# CPU Heatsink Adapter



## Garyaero (Apr 29, 2012)

I have a zalman cnps7700-cu led cpu cooler that fits amd 754, 939 & 940 socket. I have a am3 is there an adapter


----------



## Masterchiefxx17 (Feb 27, 2010)

I wouldn't recommend using an adapter. If you need an AM3+ CPU cooler, then I would recommend purchasing a new one.


----------



## Rich-M (May 2, 2007)

Agreed that proper fit is too important to be thinking about adapters.


----------



## Bill_Bright (Dec 17, 2004)

This review specifically says, "not AM3" so I agree with the others. It does not matter how good the cooler's heatsink is, the transfer of heat to the heatsink is the critical process that must be the most efficient possible. Putting adapters in the middle only interferes with that heat transfer process. 

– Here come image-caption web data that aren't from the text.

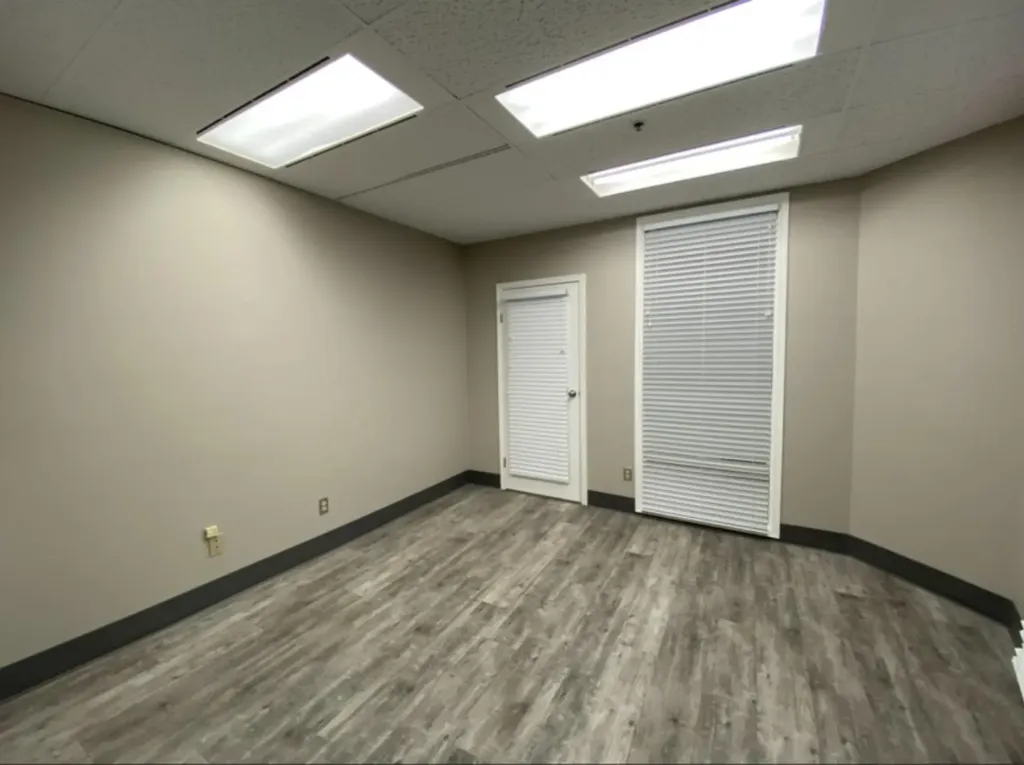 9804 100 Avenue Grande Prairie AB T8V 0T8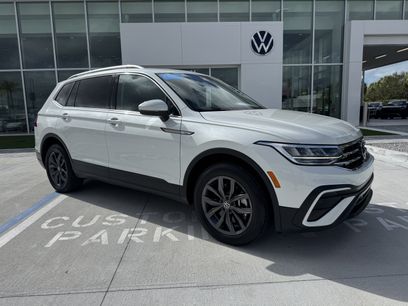 Certified 2023 Volkswagen Tiguan SE w/ Panoramic Sunroof Package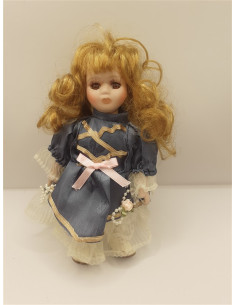 Papusica de portelan cu rochita albastra 20 cm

If an aftermarket cooler needs an adapter, use the OEM cooler. They are actually pretty darn good anyway.


----------



## Garyaero (Apr 29, 2012)

I know all about good & correct contact between the cpu and heatsink. I just wanted to know if there is a mount that will mount to a am3 mb and accept a 754, 939 or 940 heatsink.


----------



## Bill_Bright (Dec 17, 2004)

> I just wanted to know if there is a mount that will mount to a am3 mb and accept a 754, 939 or 940 heatsink.

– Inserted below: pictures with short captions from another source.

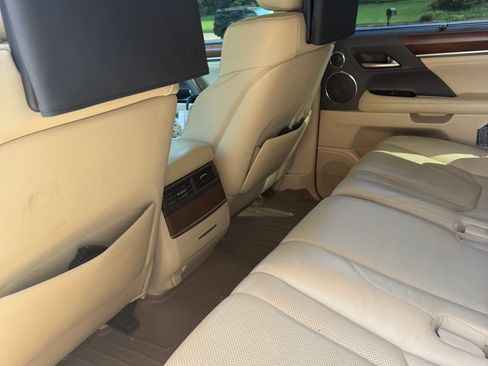 Used 2017 Lexus LX 570 4WD w/ Luxury Package image 2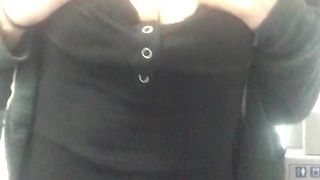 ivyhelix busty bitch jerks pussy with phallus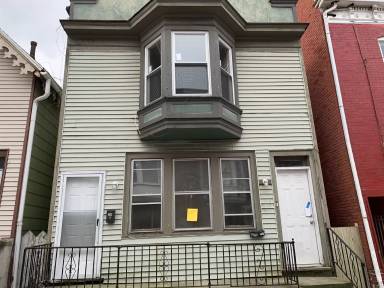 Main picture of 28 W Maple St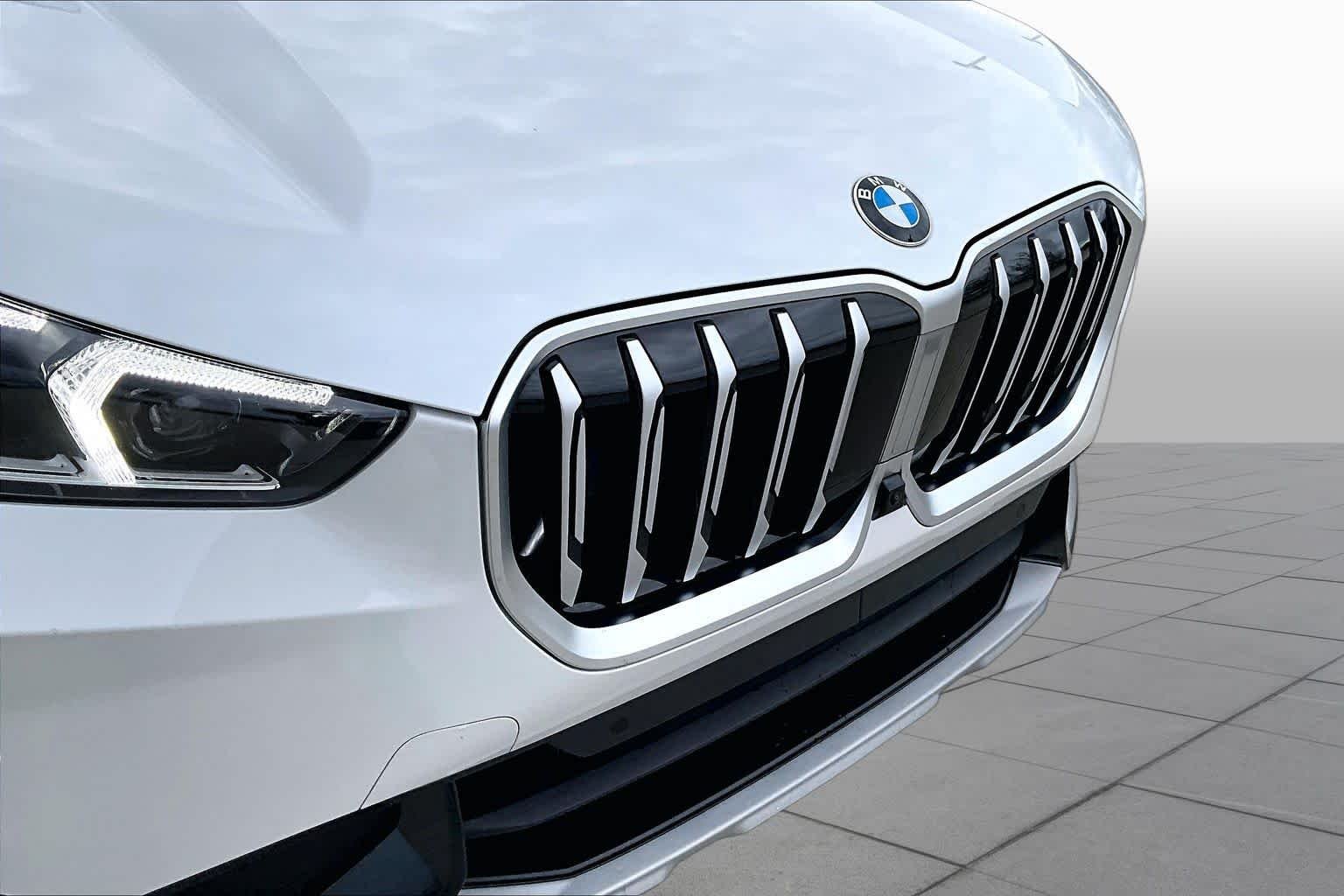 Used 2025 Mineral White Metallic BMW xDrive28i image 29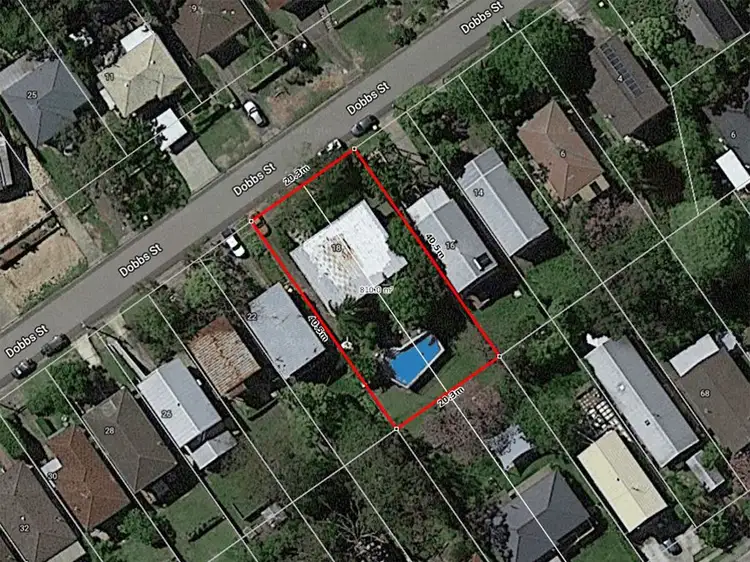 18 Dobbs Street, Holland Park West QLD 4121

It seems to me, whether you call it a "mount" or an "adapter", what you are asking for is still an adapter. 

If your motherboard is an AM3 motherboard, that means the CPU socket is for an AM3, which, in turn, means the heatsink fan assembly mounting mechanism is for an AM3 as well. 

But in fairness, I did some digging to see if such an adapter exists and I could not find one. In fact, the only mention when I search for adapter for AM3 to 939/940 heatsink is your thread here at TSF.


----------



## Masterchiefxx17 (Feb 27, 2010)

You'll need a new CPU cooler for an AM3+, there's no way of getting around that.


----------



## Garyaero (Apr 29, 2012)

My mb is a AM3 Nothing said about a AM3+ I know that's a whole different socket


----------



## Rich-M (May 2, 2007)

Very true as chief got that wrong but you still need to get the right adapter for that cpu as system performance depends on it. This is not the place to try to save money.


----------



## Masterchiefxx17 (Feb 27, 2010)

Garyaero said:


> My mb is a AM3 Nothing said about a AM3+ I know that's a whole different socket





Rich-M said:


> Very true as chief got that wrong but you still need to get the right adapter for that cpu as system performance depends on it. This is not the place to try to save money.

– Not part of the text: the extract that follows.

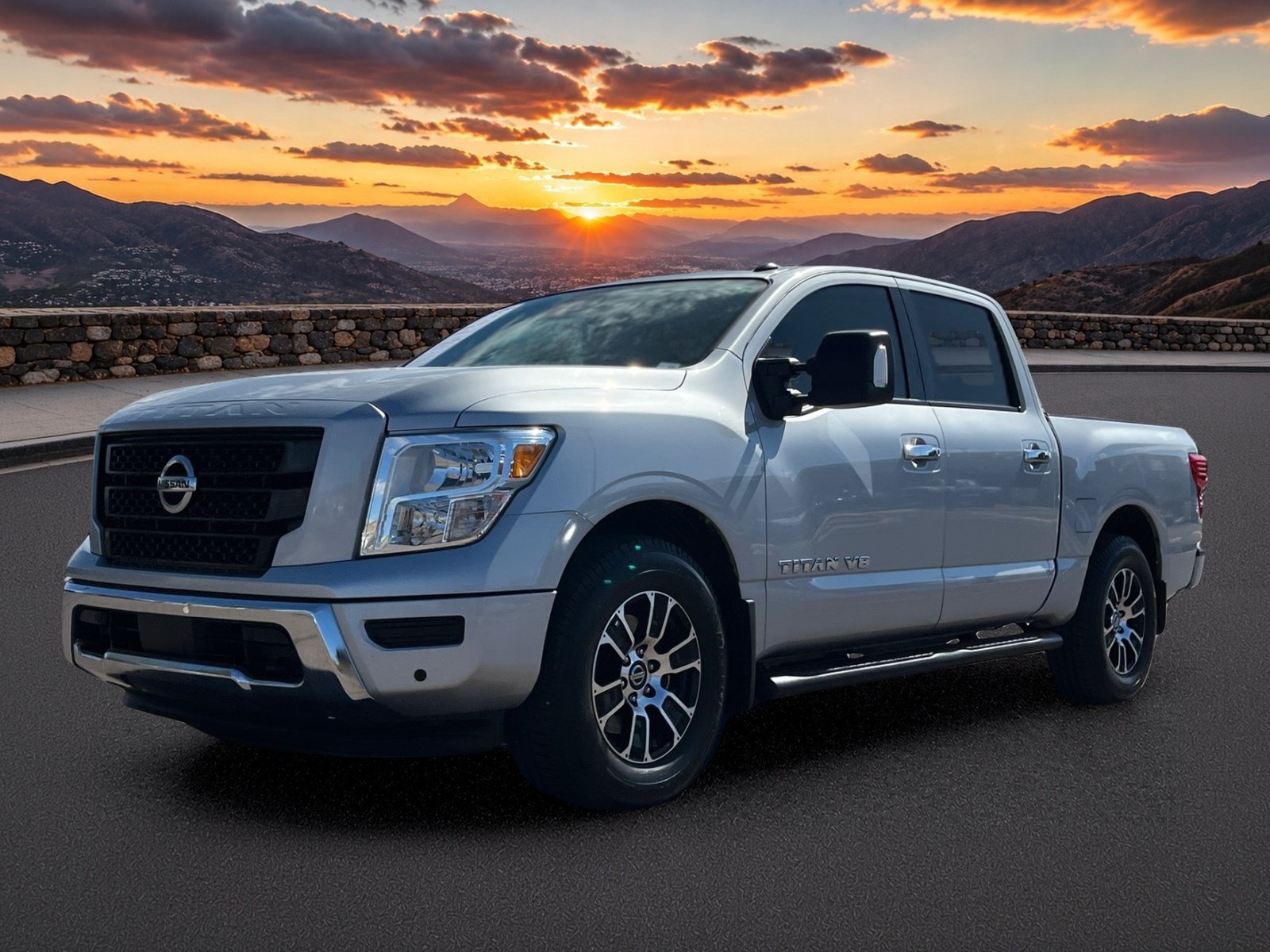 Used 2020 Nissan Titan SV w/ SV Convenience Package RWD image 2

I didn't get that wrong...AM3 and AM3+ use the same mounting holes.

The AM mounting holes haven't changed since AM2:

AMD AM2/2+/3/3+ Quiet CPU Coolers


----------



## Garyaero (Apr 29, 2012)

Ok I just read this on on another site-Any cooler that uses the stock retention system will work on anything from s754 to AM3+ So is this true?


----------



## Panther063 (Jul 13, 2009)

From my experience the CPU die size changes and that determines the type of cooler used. If the old cooler does not fully cover the face of the CPU's surface then it will not be fully efficient.


----------



## gcavan (Aug 13, 2009)

> Ok I just read this on on another site-Any cooler that uses the stock retention system will work on anything from s754 to AM3+ So is this true?


They should but regardless, the Zalman CNPS7700-CU does not use the stock retention system.

When installing, the stock bracket is removed and the backplate is replaced with one shipped with the cooler. The cooler is then fastened to the back plate via a pair of 'L' clips.


----------